После той ночи он каждый день шагал столько, сколько мог выдержать, и спал в птичьих убежищах, так как на несколько дней зарядили дожди. Однажды вечером он обнаружил место в голубятне, и птицы не обращали на него внимания; лишь когда он переворачивался, они устраивали суматоху, издавая влажные курлыкающие звуки, а потом вновь усаживались на место. Следующую ночь он провел, лежа на сухом квадрате земли под высокой голубятней, — это сооружение напоминало храм, посвященный крошечному несуществующему божеству. Ему пришлось спать свернувшись в клубок, так как, если бы он вытянулся, либо его ноги, либо голова оказались бы под стекающими с покатой крыши потоками дождя. Еще одну ночь он спал в пустом курятнике; там он расстелил подстилку на земляном полу, который был покрыт толстым слоем засохшего куриного помета; Инман ощущал его под собой как гравий, и запах от него был как от пыльных останков древних мертвецов. Проснувшись задолго до рассвета, Инман не мог снова заснуть; подтянув к себе мешок, он нашел там огарок свечи и зажег ее. Затем развернул свиток книги Бартрэма, поднес ее к желтому свету и стал листать страницы до тех пор, пока не натолкнулся взглядом на отрывок, привлекший его внимание.
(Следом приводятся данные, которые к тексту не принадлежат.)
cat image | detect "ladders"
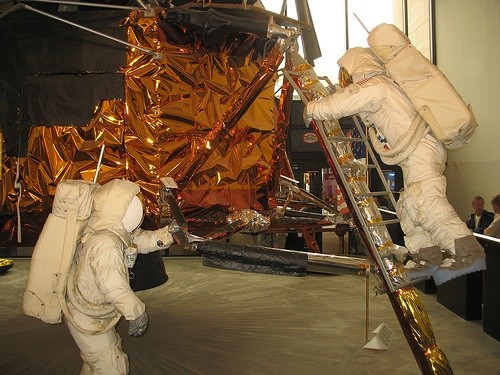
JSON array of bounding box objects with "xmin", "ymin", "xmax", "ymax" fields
[{"xmin": 282, "ymin": 68, "xmax": 431, "ymax": 293}]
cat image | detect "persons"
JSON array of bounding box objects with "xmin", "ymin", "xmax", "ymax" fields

«Горная дикая местность, которую я пересекал в последнее время, казалась однообразной и правильно волнистой, как огромный океан после бури; эти волны мало-помалу уменьшались, все так же совершенно регулярно, как чешуя у рыб или орнамент черепицы в виде рыбьей чешуи: ближайшие ко мне — совершенно зеленые, следующие — серовато-зеленые и самые последние — почти голубые, как небеса, с которыми, казалось, сливался самый отдаленный изгиб горизонта. Мое воображение, таким образом, было целиком захвачено этим волшебным пейзажем, бесконечно изменчивым и безграничным; я почти не сознавал или не обращал внимания на другие прекрасные объекты, которые мог окинуть взглядом».

Инман вдруг мысленно увидел картину этой земли, так подробно описанной Бартрэмом. Горы и долины, перемежаясь, тянулись бесконечно. Угловатый, изрезанный глубокими ущельями корявый ландшафт, где человек был лишь случайной песчинкой. Инман много раз видел пейзажи, которые описывал Бартрэм. Это была бескрайняя страна, раскинувшаяся на север и запад от склона Холодной горы. Инман хороню ее знал. Он исходил все ее отроги, перечувствовал все ее времена года, заметил все ее цвета и ощутил все ее запахи. Бартрэм был лишь путешественником и знал только то время года, когда он был там, и ту погоду, которая случилась в те дни. Но для Инмана земля, которую он видел в своем воображении, была не такой, какой он знал ее всю свою жизнь, но такой, какой описал ее Бартрэм. Вершины теперь были более высокими, долины более глубокими, чем на самом деле. Инман мысленно представил затухающие ряды хребтов, бледных и высоких, как облачные берега, построил рядами их контуры и окрасил каждую тень более бледной и более голубой до тех пор, пока не достиг наконец самого далекого хребта, который сливался с небом; тогда он заснул.